Data in this exercise
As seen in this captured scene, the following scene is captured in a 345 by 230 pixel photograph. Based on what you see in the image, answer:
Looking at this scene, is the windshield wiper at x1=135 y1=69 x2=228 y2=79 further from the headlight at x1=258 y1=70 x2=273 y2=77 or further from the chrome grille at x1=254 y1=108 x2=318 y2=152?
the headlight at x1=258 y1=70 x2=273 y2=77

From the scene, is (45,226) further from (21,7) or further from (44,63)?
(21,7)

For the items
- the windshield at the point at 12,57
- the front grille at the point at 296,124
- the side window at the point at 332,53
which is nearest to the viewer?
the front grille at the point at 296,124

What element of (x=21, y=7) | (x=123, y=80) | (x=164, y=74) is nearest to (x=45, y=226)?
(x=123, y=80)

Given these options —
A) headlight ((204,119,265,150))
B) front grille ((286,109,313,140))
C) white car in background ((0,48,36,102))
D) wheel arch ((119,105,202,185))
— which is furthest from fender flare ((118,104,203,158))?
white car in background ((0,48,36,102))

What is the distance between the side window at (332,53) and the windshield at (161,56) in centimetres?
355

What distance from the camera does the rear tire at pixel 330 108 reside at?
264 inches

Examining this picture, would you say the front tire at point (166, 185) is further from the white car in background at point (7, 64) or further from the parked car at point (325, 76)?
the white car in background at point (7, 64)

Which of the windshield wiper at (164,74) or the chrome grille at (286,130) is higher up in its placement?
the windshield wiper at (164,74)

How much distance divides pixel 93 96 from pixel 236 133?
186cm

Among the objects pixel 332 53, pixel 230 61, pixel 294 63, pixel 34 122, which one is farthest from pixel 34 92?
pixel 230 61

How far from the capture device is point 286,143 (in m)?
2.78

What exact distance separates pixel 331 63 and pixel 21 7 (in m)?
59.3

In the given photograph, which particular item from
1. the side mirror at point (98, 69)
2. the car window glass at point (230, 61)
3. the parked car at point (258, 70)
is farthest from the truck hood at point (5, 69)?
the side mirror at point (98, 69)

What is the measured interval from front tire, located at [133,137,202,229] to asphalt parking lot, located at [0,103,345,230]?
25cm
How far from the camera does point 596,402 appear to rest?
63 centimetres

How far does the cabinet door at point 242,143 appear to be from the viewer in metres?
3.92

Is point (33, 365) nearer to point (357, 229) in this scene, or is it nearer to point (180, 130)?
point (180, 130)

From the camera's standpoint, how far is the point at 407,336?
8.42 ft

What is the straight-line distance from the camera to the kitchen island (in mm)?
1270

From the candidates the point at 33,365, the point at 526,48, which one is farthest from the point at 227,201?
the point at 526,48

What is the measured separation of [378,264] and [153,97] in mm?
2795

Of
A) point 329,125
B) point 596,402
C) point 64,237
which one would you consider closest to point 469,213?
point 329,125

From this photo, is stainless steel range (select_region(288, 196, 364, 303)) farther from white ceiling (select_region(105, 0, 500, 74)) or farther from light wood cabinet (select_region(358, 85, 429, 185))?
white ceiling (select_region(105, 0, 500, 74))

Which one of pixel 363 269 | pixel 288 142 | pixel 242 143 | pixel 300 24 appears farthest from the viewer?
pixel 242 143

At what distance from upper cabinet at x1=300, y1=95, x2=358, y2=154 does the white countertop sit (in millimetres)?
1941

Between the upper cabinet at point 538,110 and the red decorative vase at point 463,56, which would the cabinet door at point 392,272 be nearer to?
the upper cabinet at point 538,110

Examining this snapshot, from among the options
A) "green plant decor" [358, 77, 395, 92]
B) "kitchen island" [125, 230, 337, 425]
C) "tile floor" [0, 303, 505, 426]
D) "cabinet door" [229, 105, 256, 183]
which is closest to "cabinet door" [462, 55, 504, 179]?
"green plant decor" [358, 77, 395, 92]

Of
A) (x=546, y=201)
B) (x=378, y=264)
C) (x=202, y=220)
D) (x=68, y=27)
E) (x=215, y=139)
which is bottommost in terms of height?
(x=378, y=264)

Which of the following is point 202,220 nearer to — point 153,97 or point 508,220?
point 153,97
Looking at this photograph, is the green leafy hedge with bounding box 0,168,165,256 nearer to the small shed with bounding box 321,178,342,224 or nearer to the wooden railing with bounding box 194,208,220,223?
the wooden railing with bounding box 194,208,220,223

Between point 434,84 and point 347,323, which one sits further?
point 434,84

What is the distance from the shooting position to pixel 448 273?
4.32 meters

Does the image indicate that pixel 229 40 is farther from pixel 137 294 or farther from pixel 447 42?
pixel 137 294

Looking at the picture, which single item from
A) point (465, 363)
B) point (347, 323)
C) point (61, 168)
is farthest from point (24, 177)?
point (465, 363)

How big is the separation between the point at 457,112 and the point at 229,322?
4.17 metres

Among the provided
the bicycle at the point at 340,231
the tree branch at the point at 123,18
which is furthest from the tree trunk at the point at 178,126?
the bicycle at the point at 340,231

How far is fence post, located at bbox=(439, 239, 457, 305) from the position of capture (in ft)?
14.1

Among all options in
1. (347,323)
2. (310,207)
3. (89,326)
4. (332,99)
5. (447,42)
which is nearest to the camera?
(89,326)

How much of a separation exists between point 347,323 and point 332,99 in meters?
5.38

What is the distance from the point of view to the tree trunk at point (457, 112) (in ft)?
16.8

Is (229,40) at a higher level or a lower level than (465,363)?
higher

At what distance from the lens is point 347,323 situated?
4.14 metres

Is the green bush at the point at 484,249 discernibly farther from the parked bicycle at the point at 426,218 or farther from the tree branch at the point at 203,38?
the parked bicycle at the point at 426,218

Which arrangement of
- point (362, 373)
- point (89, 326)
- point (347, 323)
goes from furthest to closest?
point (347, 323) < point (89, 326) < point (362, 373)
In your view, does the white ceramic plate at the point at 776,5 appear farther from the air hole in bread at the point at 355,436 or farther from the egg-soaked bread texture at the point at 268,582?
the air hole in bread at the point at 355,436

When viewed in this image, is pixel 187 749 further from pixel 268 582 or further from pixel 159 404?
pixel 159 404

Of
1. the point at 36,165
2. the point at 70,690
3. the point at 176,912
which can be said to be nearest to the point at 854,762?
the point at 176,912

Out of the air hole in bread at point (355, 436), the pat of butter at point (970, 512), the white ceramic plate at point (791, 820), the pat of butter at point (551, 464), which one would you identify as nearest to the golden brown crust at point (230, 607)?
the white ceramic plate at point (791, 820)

To do
Extract the listing in its entirety, matching it exactly.

Complete output
As seen in this captured scene, the following scene is captured in a 345 by 230 pixel photograph. Based on what you see in the image, answer:
Looking at this scene, is the windshield wiper at x1=135 y1=69 x2=228 y2=79 further from the headlight at x1=258 y1=70 x2=273 y2=77 or further from the chrome grille at x1=254 y1=108 x2=318 y2=152?
the headlight at x1=258 y1=70 x2=273 y2=77

From the scene, is (45,226) further from (21,7) or further from (44,63)?
(21,7)

For the items
- the windshield at the point at 12,57
- the front grille at the point at 296,124
- the side window at the point at 332,53
which is nearest to the viewer?
the front grille at the point at 296,124

What element of (x=21, y=7) | (x=123, y=80) | (x=164, y=74) is nearest to (x=45, y=226)?
(x=123, y=80)

Given these options —
A) headlight ((204,119,265,150))
B) front grille ((286,109,313,140))
C) white car in background ((0,48,36,102))
D) wheel arch ((119,105,202,185))
— which is furthest from fender flare ((118,104,203,158))?
white car in background ((0,48,36,102))

What is the distance between the side window at (332,53) and the windshield at (161,56) in centimetres?
355

What distance from the camera does the rear tire at pixel 330 108 reside at?
264 inches

Examining this picture, would you say the front tire at point (166, 185) is further from the white car in background at point (7, 64) or further from the parked car at point (325, 76)?
the white car in background at point (7, 64)

Which of the windshield wiper at (164,74) or the chrome grille at (286,130) is higher up in its placement?
the windshield wiper at (164,74)

How much distance divides pixel 93 96 from pixel 236 133?
186cm

Among the objects pixel 332 53, pixel 230 61, pixel 294 63, pixel 34 122, which one is farthest from pixel 34 92?
pixel 230 61

How far from the capture device is point 286,143 (in m)?
2.78

What exact distance separates pixel 331 63 and pixel 21 7 (in m)?
59.3

In the given photograph, which particular item from
1. the side mirror at point (98, 69)
2. the car window glass at point (230, 61)
3. the parked car at point (258, 70)
is farthest from the truck hood at point (5, 69)?
the side mirror at point (98, 69)

What is the measured interval from front tire, located at [133,137,202,229] to asphalt parking lot, located at [0,103,345,230]?
25cm
How far from the camera does point 596,402 appear to rest?
63 centimetres

How far does the cabinet door at point 242,143 appear to be from the viewer in metres?
3.92

Is point (33, 365) nearer to point (357, 229) in this scene, or is it nearer to point (180, 130)?
point (180, 130)

From the camera's standpoint, how far is the point at 407,336?
8.42 ft

What is the straight-line distance from the camera to the kitchen island (in mm)?
1270

From the candidates the point at 33,365, the point at 526,48, which one is farthest from the point at 227,201?
the point at 526,48

What is the measured separation of [378,264] and [153,97] in mm?
2795

Of
A) point 329,125
B) point 596,402
C) point 64,237
which one would you consider closest to point 469,213?
point 329,125

From this photo, is stainless steel range (select_region(288, 196, 364, 303)) farther from white ceiling (select_region(105, 0, 500, 74)) or farther from light wood cabinet (select_region(358, 85, 429, 185))?
white ceiling (select_region(105, 0, 500, 74))

Which one of pixel 363 269 | pixel 288 142 | pixel 242 143 | pixel 300 24 appears farthest from the viewer?
pixel 242 143

At what distance from upper cabinet at x1=300, y1=95, x2=358, y2=154 does the white countertop sit (in millimetres)?
1941

Between the upper cabinet at point 538,110 and the red decorative vase at point 463,56, which would the cabinet door at point 392,272 be nearer to?
the upper cabinet at point 538,110

Examining this snapshot, from among the options
A) "green plant decor" [358, 77, 395, 92]
B) "kitchen island" [125, 230, 337, 425]
C) "tile floor" [0, 303, 505, 426]
D) "cabinet door" [229, 105, 256, 183]
which is closest to "cabinet door" [462, 55, 504, 179]?
"green plant decor" [358, 77, 395, 92]

Of
A) (x=546, y=201)
B) (x=378, y=264)
C) (x=202, y=220)
D) (x=68, y=27)
E) (x=215, y=139)
which is bottommost in terms of height?
(x=378, y=264)

Which of the following is point 202,220 nearer to — point 153,97 or point 508,220?
point 153,97
Looking at this photograph, is the green leafy hedge with bounding box 0,168,165,256 nearer to the small shed with bounding box 321,178,342,224 or nearer to the wooden railing with bounding box 194,208,220,223?
the wooden railing with bounding box 194,208,220,223

Between point 434,84 and point 347,323, which one sits further?
point 434,84

What is the distance from the shooting position to pixel 448 273?
4.32 meters

Does the image indicate that pixel 229 40 is farther from pixel 137 294 or farther from pixel 447 42?
pixel 137 294

Looking at the picture, which single item from
A) point (465, 363)
B) point (347, 323)
C) point (61, 168)
is farthest from point (24, 177)?
point (465, 363)

How big is the separation between the point at 457,112 and the point at 229,322?
4.17 metres

Among the provided
the bicycle at the point at 340,231
the tree branch at the point at 123,18
which is furthest from the tree trunk at the point at 178,126?
the bicycle at the point at 340,231

How far is fence post, located at bbox=(439, 239, 457, 305) from the position of capture (in ft)?
14.1

Among all options in
1. (347,323)
2. (310,207)
3. (89,326)
4. (332,99)
5. (447,42)
which is nearest to the camera?
(89,326)

How much of a separation exists between point 347,323 and point 332,99 in meters?
5.38

What is the distance from the point of view to the tree trunk at point (457, 112) (in ft)?
16.8

Is (229,40) at a higher level or a lower level than (465,363)?
higher

At what distance from the lens is point 347,323 situated?
4.14 metres

Is the green bush at the point at 484,249 discernibly farther from the parked bicycle at the point at 426,218 or farther from the tree branch at the point at 203,38?
the parked bicycle at the point at 426,218

Which arrangement of
- point (362, 373)
- point (89, 326)
- point (347, 323)
goes from furthest to closest?
point (347, 323) < point (89, 326) < point (362, 373)
In your view, does the white ceramic plate at the point at 776,5 appear farther from the air hole in bread at the point at 355,436 or farther from the egg-soaked bread texture at the point at 268,582?
the air hole in bread at the point at 355,436

When viewed in this image, is pixel 187 749 further from pixel 268 582 or further from pixel 159 404?
pixel 159 404

Of
1. the point at 36,165
2. the point at 70,690
3. the point at 176,912
which can be said to be nearest to the point at 854,762?
the point at 176,912

Out of the air hole in bread at point (355, 436), the pat of butter at point (970, 512), the white ceramic plate at point (791, 820), the pat of butter at point (551, 464), which one would you identify as nearest to the golden brown crust at point (230, 607)?
the white ceramic plate at point (791, 820)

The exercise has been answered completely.